THE PROBLEM | Retype everything from the line containing "At what distance" down to the last of the items, keeping every character unchanged.

─── DATA FOR THIS TASK

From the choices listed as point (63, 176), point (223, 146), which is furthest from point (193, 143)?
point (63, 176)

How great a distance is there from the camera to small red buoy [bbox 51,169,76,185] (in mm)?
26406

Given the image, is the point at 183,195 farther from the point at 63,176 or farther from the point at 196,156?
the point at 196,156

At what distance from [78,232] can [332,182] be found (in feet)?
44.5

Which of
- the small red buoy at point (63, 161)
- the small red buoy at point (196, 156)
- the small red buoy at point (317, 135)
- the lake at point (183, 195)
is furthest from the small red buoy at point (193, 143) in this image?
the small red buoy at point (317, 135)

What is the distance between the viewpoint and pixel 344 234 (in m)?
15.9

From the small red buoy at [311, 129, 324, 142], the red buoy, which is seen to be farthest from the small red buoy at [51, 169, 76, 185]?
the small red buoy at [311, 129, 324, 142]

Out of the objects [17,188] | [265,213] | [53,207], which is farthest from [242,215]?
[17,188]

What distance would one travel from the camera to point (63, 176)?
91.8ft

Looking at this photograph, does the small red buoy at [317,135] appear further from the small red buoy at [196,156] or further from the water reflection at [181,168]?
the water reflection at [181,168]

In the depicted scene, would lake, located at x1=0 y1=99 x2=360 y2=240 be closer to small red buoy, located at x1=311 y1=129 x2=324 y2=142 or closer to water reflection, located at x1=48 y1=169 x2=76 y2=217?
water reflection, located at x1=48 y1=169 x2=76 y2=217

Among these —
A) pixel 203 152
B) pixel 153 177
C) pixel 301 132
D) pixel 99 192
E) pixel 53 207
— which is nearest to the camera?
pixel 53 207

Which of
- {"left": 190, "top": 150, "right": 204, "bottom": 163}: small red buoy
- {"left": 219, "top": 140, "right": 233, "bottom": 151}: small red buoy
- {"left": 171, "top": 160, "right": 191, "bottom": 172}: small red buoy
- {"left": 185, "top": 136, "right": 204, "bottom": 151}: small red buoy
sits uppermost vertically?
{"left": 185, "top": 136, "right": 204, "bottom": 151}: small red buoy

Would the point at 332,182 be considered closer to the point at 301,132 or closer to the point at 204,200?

──────

RESULT FOR THIS EXERCISE |
At what distance from [78,232] can [332,182] be found (in feet)?
44.5

Which of
- the small red buoy at point (63, 161)
- the small red buoy at point (196, 156)
- the small red buoy at point (317, 135)
- the lake at point (183, 195)
is furthest from the small red buoy at point (193, 143) in this image?
the small red buoy at point (317, 135)

What is the distance between the viewpoint and pixel 344 234 (in m)?
15.9

From the small red buoy at [311, 129, 324, 142], the red buoy, which is seen to be farthest from the small red buoy at [51, 169, 76, 185]?
the small red buoy at [311, 129, 324, 142]

Out of the objects [17,188] | [265,213] | [53,207], which is farthest from [242,215]?
[17,188]

What distance would one travel from the camera to point (63, 176)?
91.8ft

Looking at this photograph, does the small red buoy at [317,135] appear further from the small red buoy at [196,156] or further from the water reflection at [181,168]?
the water reflection at [181,168]

In the depicted scene, would lake, located at x1=0 y1=99 x2=360 y2=240 be closer to small red buoy, located at x1=311 y1=129 x2=324 y2=142 or closer to water reflection, located at x1=48 y1=169 x2=76 y2=217?
water reflection, located at x1=48 y1=169 x2=76 y2=217

Among these —
A) pixel 203 152
B) pixel 153 177
C) pixel 301 132
D) pixel 99 192
E) pixel 53 207
— which is nearest to the camera?
pixel 53 207

Which of
- {"left": 190, "top": 150, "right": 204, "bottom": 163}: small red buoy
- {"left": 219, "top": 140, "right": 233, "bottom": 151}: small red buoy
- {"left": 171, "top": 160, "right": 191, "bottom": 172}: small red buoy
- {"left": 185, "top": 136, "right": 204, "bottom": 151}: small red buoy
sits uppermost vertically?
{"left": 185, "top": 136, "right": 204, "bottom": 151}: small red buoy

Would the point at 332,182 be considered closer to the point at 301,132 or closer to the point at 204,200?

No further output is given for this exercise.